La mujer que viene a verme todos los atardeceres no tiene nombre o quizás lo tenga pero es impronunciable. Es muy atenta conmigo y me habla de cosas imposibles, no porque no puedan ocurrir sino porque cuando pasan todo se detiene y no puedes respirar y se va la luz.
A veces entra sin hacer ruido, como si atravesara las paredes. Se sienta a mi lado y me toma la mano. Sus dedos están fríos, pero no me incomoda. Dice que el tiempo no es una línea, sino una cuerda que se puede tensar o soltar, y que a veces ella viene de un nudo de esa cuerda. No sé si entiendo lo que dice, pero su voz me calma, como si me hablara desde dentro de mi propio sueño.
Le pregunto si volverá mañana. Sonríe sin mover los labios. Luego, todo se apaga. Cuando despierto, la habitación huele a jazmín y hay una silla vacía junto a mi cama.
Esa noche soñé con ella. No entraba por la puerta ni me hablaba: solo me observaba desde el otro lado del espejo, con la misma expresión que tengo cuando recuerdo algo que aún no ha pasado.
Le pregunté quién era.
—Soy tú —respondió—, pero la que decidió no tener miedo.

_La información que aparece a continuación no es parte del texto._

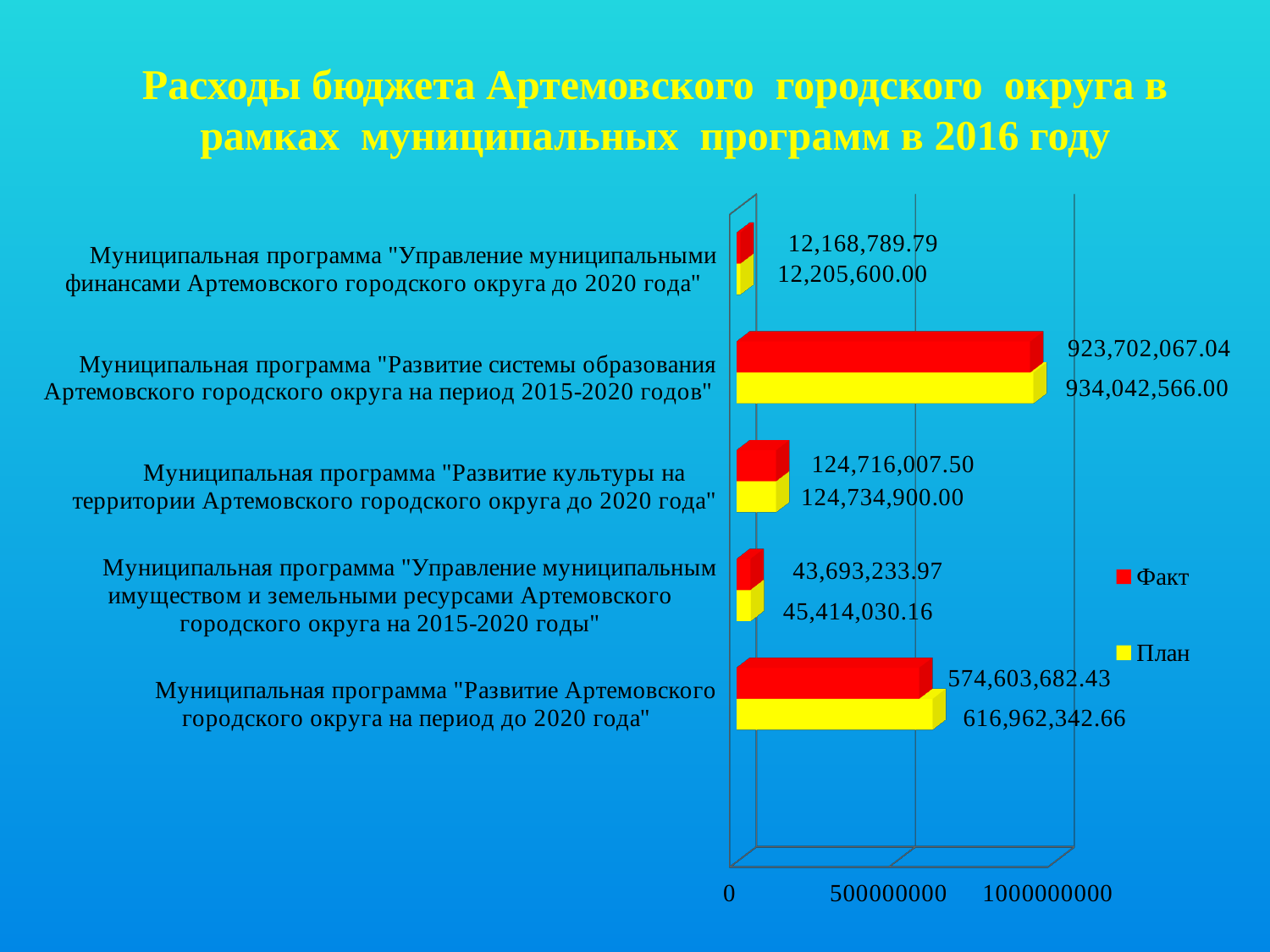
Which is larger for the program "Развитие культуры на территории Артемовского городского округа до 2020 года": the Факт value or the План value? План What type of chart is shown on the slide? Bar chart What is the Факт value for the program "Развитие системы образования Артемовского городского округа на период 2015-2020 годов"? 923,702,067.04 What is the difference between the План and Факт values for the program "Развитие Артемовского городского округа на период до 2020 года"? 42,358,660.23 What is the План value for the program "Управление муниципальными финансами Артемовского городского округа до 2020 года"? 12,205,600.00 Which program has the lowest План value? Муниципальная программа "Управление муниципальными финансами Артемовского городского округа до 2020 года" How many series does the legend list? 2 What is the difference between the План and Факт values for the program "Развитие системы образования Артемовского городского округа на период 2015-2020 годов"? 10,340,498.96 How many programs (categories) are shown in the chart? 5 What is the План value for the program "Развитие Артемовского городского округа на период до 2020 года"? 616,962,342.66 Which program has the highest Факт value? Муниципальная программа "Развитие системы образования Артемовского городского округа на период 2015-2020 годов" What is the Факт value for the program "Управление муниципальным имуществом и земельными ресурсами Артемовского городского округа на 2015-2020 годы"? 43,693,233.97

Me quedé en silencio. Ella sonreía con la serenidad que a mí siempre me faltó.
—Vengo a recordarte que sigues aquí —dijo—, aunque a veces no sepas dónde.
Entonces comprendí por qué su nombre era impronunciable: no era otro, era el mío dicho desde el futuro.
Al amanecer, la habitación seguía oliendo a jazmín. Sobre la mesa, donde la mujer solía sentarse, había un papel con una sola frase escrita con mi letra: “No te olvides de venir a verte mañana.”